Der Inhalt des Videos berührt allerdings weder die Intimsphäre der Klägerin noch geschah die Aufnahme heimlich. Es ist zwar nicht auszuschließen, dass die Klägerin auch aufgrund ihres Alters im Verhältnis zu den anderen dargestellten Personen ausgewählt wurde. Da das Video aber nicht im Kern darauf abzielt die Altersunterschiede darzustellen, sondern für die die Beklagte als sympathische Arbeitgeberin zu werben, stellt eine etwaige Diskriminierung lediglich eine Begleiterscheinung am Rande dar und kann nicht als entscheidendes Argument für einen besonders hohen Entschädigungsrahmen herangezogen werden.

Schließlich ist anzuerkennen, dass das Video der Klägerin nach der Aufforderung, die Nutzung des Videos zu unterlassen, unmittelbar aus dem Netz genommen wurde. Die Klägerin hatte außergerichtlich die Unterlassung zuvor nicht verlangt, so dass der Beklagten zugutezuhalten ist, dass sie jedenfalls ab dem Zeitpunkt, ab dem sie positiv wusste, dass die Klägerin mit der Veröffentlichung des Videos nicht einverstanden war, alles getan hat, um den Schaden zu minimieren.
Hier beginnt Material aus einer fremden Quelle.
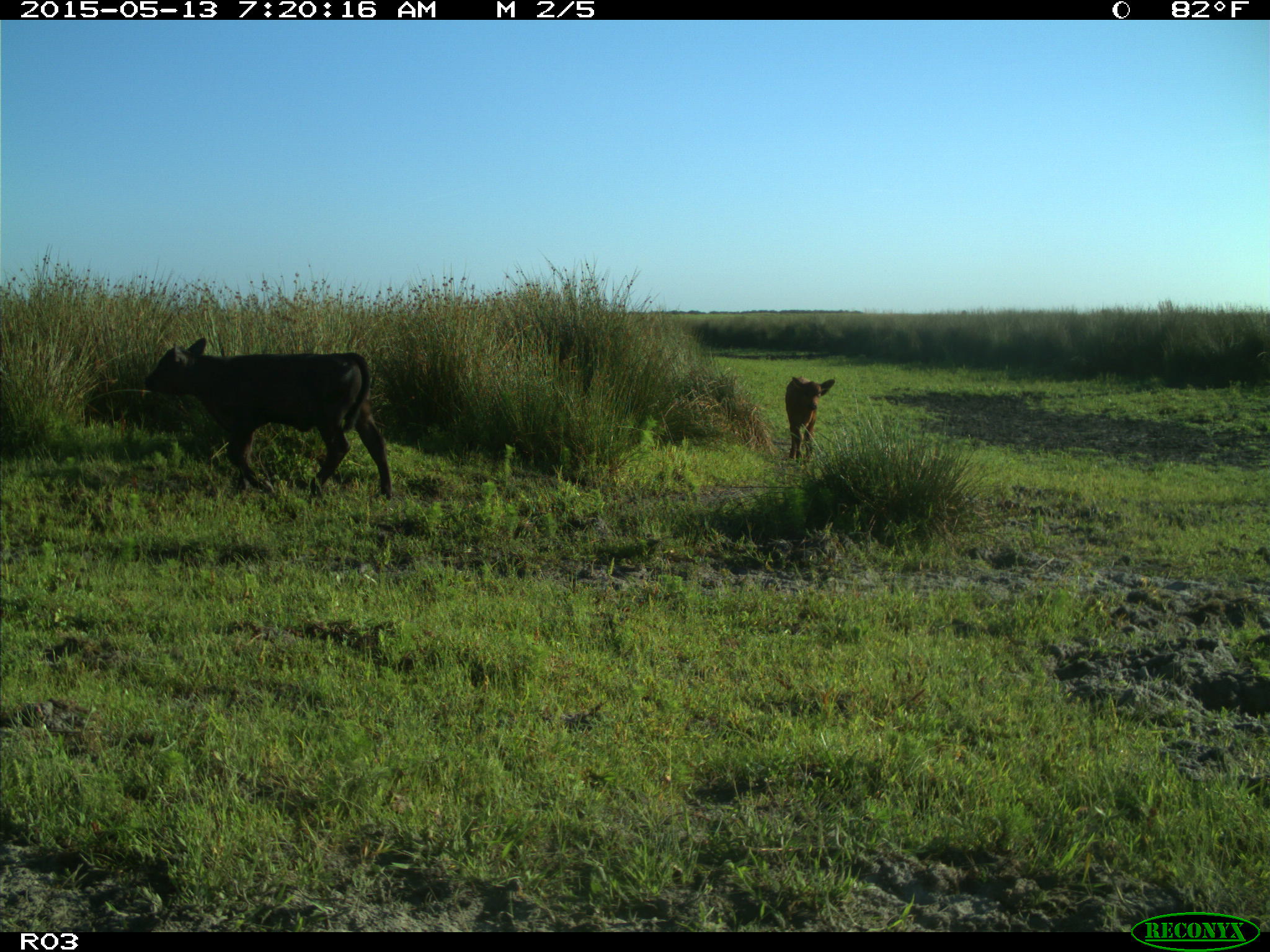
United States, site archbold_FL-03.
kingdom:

Zuletzt ist zu würdigen, dass auch Ansprüche auf Schadensersatz für immaterielle Schäden, die auf einer Verletzung von Normen der DSGVO beruhen, sich summenmäßig nicht völlig außerhalb dessen bewegen dürfen, was üblicherweise in der Rechtsprechung für die Verletzung des allgemeinen Persönlichkeitsrechts ausgeurteilt wird. Dabei ist zu betonen, dass ein Rahmen bis 2.000,00 Euro, d.h. von ca. einem Bruttomonatsgehalt, keineswegs eine lediglich symbolhafte Entschädigung darstellt. Gerade in Anbetracht des sehr kurzen Arbeitsverhältnisses ist eine Entschädigung, die diesen Rahmen ausschöpft, für die Beklagte wirtschaftlich deutlich spürbar und trägt damit zur effektiven Wirksamkeit der DSGVO bzw. des BDSG bei.